As recently as 2024, in Students for Fair Admission, Inc. v. President and Fellows of Harvard College,7 the Supreme Court struck down the racially discriminatory admission policies of Harvard College and the University of North Carolina as violative of the 14th Amendment’s Equal Protection Clause. Writing for the majority, Chief Justice John Roberts noted that:
Eliminating racial discrimination means eliminating all of it. And the Equal Protection Clause, we have accordingly held, applies without regard to any differences of race, of color, or of nationality—it is universal in its application.… For the guarantee of equal protection cannot mean one thing when applied to one individual and something else when applied to a person of another color.… If both are not accorded the same protection, then it is not equal.8
And violations of the Equal Protection Clause, the Court confirmed, are also violations of Title VI: “discrimination that violates the Equal Protection Clause of the Fourteenth Amendment committed by an institution that accepts federal funds also constitutes a violation of Title VI.”9
A September 29, 2015 decision from the Department of Education Office for Civil Rights during the Obama Administration is directly on point. In 2015, following “the police actions involving African American victims in Ferguson and New York and subsequent events,” Oak Park & River Forest High School District 200 held a “Black Lives Matter” assembly during Black History Month. The assembly was convened “for African American students only” because the district wanted “to provide a comfortable forum for black students to express their frustrations.” Certain students “who self-identified as white were directed by District officials not to participate in the event as this assembly was designed for students who self-identify as black.” In the letter sent on September 29, 2015 (OCR Docket #05-15-1180), OCR found that the district violated the Equal Protection Clause and Title VI because the district’s actions could not withstand strict scrutiny. Specifically, the district failed to “assess fully whether there were workable race-neutral alternatives” and “did not conduct a flexible and individualized review of potential participants.” In a Resolution Agreement with OCR, the district agreed that its programs and activities would be “open to all students . . . regardless of their race” and to adopt policies and training to ensure the district’s compliance. OCR imposed these requirements even though the district had promised “not to hold such events in the future.”

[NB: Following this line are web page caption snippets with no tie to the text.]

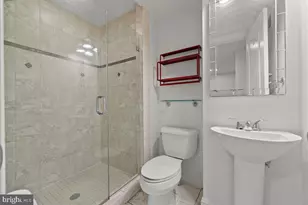 739 Newton Pl NW, Washington, DC 20010 - Photo 11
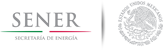 SENER logo 2012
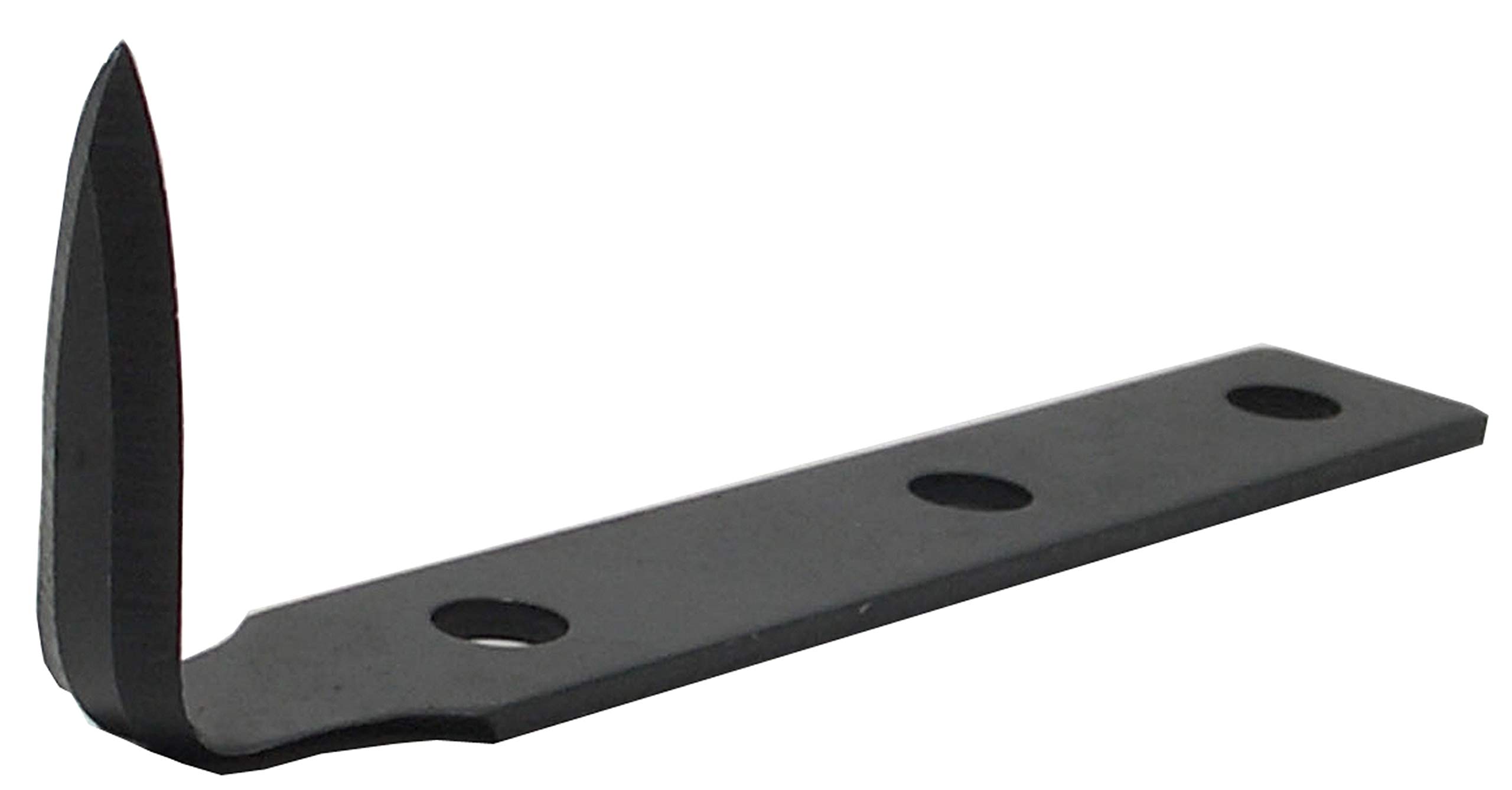 BGS 8001 | Spare Blade | for BGS 7999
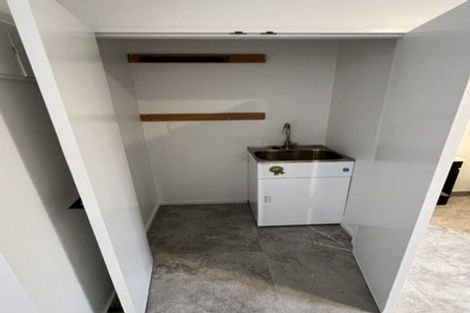 Photo of property in 26/548 Albany Highway, Albany, Auckland, 0632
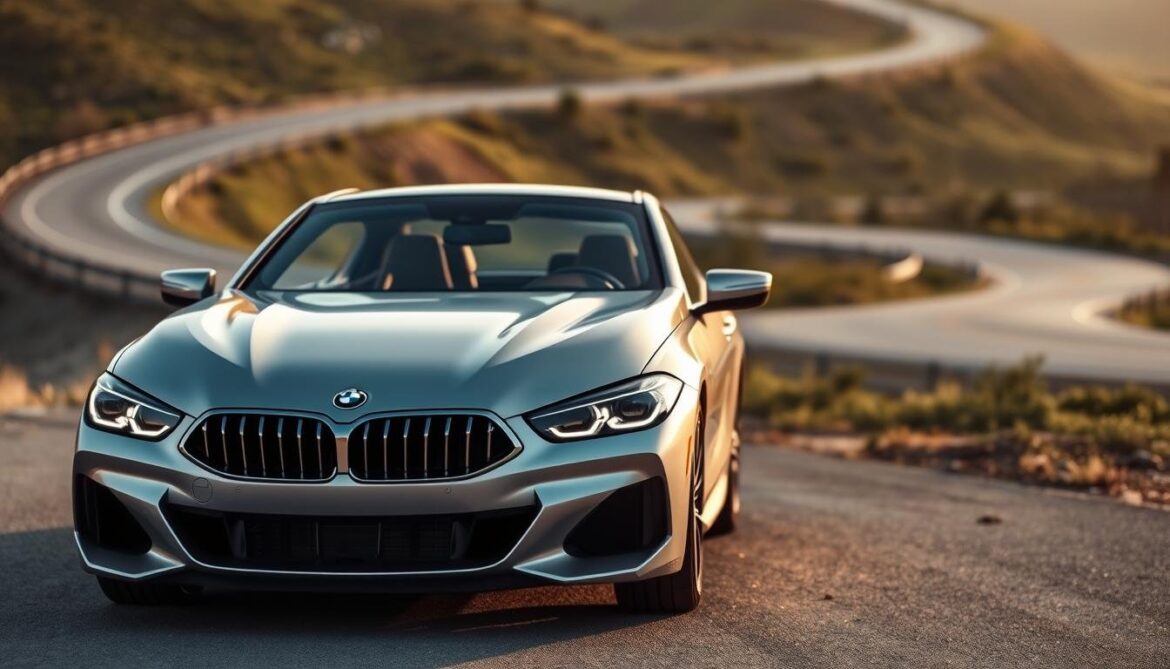 BMW 850 – κύριες βλάβες και κριτικές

The Department’s own guidance on Title VI clarifies that covered educational programs and
activities may include, but are not limited to: “admissions, recruitment, financial aid, academic
programs, student treatment and services, counseling and guidance, discipline, classroom
assignment, grading, vocational education, recreation, physical education, athletics, and
housing.”10
Accordingly, we ask that the Department promptly investigate the allegations in this complaint,
act swiftly to remedy unlawful policies and practices, and order appropriate relief.